# Does vanilla really work??



## Melissaandcats (Aug 18, 2004)

Just wondering if vanilla really works with "new" cats and the old ones?

i sorta forget the whole thing on this?

I am just having a really bad night with my "old" and "new".. and this just popped into my head.


I put it on the back of their necks, right?


(either that or i just sound like a complete idiot right now)!!!!


----------



## nanook (Jun 12, 2005)

Yes, I've heard that too, but I've never had to try it.


----------



## AllergyCat (Aug 7, 2005)

I was told back of necks, chin, and base of tail (basically where scent glands are).

I take a bottle of vanilla with me when I have to take someone to the vet. I apply it to everyone before I leave, and then when I'm ready to leave the vet with the cat, I apply it to him or her.

It seems to lessen the hissing. But my cats already know each other. If you take one out for a few hours to the vet, they all freak out again.

If this is a new cat and an old cat, I do'nt think vanilla will help you. You might need to seperate and start introductions all over again.

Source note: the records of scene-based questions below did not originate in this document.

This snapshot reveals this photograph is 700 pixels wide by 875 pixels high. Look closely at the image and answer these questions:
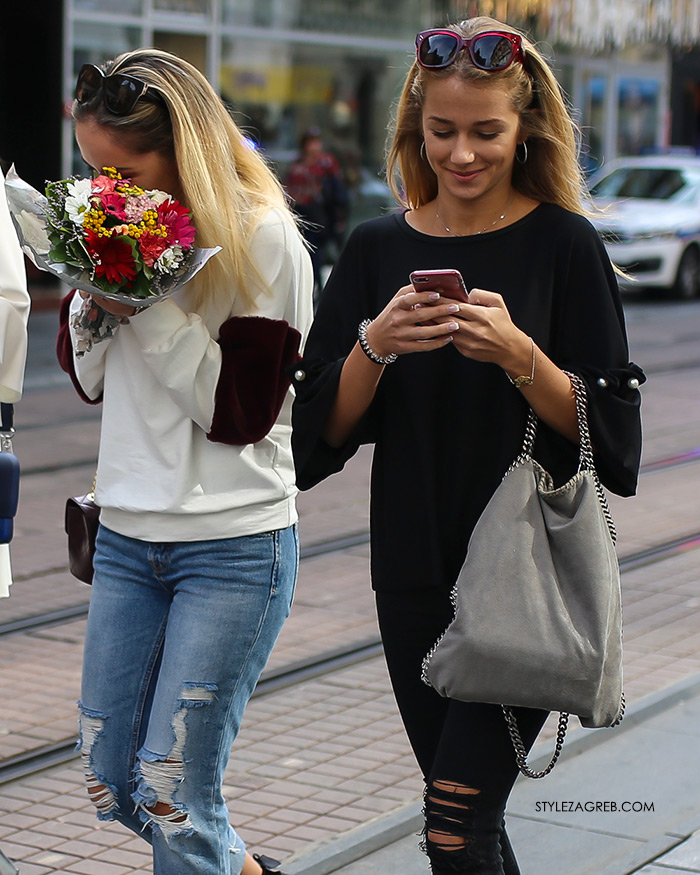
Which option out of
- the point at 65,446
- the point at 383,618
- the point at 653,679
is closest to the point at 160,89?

It took me about 6 months of seperation to be able to let my last kitty 'be free' without screaming and hissing.


----------



## ihave4kitties (Aug 27, 2005)

I've used it consistently when they go to the vet and with introducions. Personally, I think it really does work. My cats have never had a problem coming back from the vet. As far as introductions, I believe it helps a lot but it shouldn't replace proper introductions. I always make sure to put it on before they sniff each other.


----------



## Cat Daddy (Aug 3, 2005)

How much do you put on them?


----------



## ihave4kitties (Aug 27, 2005)

Not a lot. I just rub a few drops on each area; under their chins and neck area, cheek area and at the base of their tail and a little between the shoulder blades too. They smell quite nice when I do this.


----------



## ~dawn~ (Jan 11, 2006)

What's the purpose of the vanilla? And is this the vanilla I would use in baking (like pure vanilla extract)?


----------



## ihave4kitties (Aug 27, 2005)

Yes, it is the vanilla you use for baking. Cats are very smell oriented and recognize each other by scent. The purpose of the vanilla is to make them all smell the same, a group scent sort of thing. "Hey man, we smell the same so you must be ok," sort of thing.


----------



## reprot (Nov 11, 2004)

Interesting, I've never heard this before. I have used vanilla on my kits just because I like the scent.


----------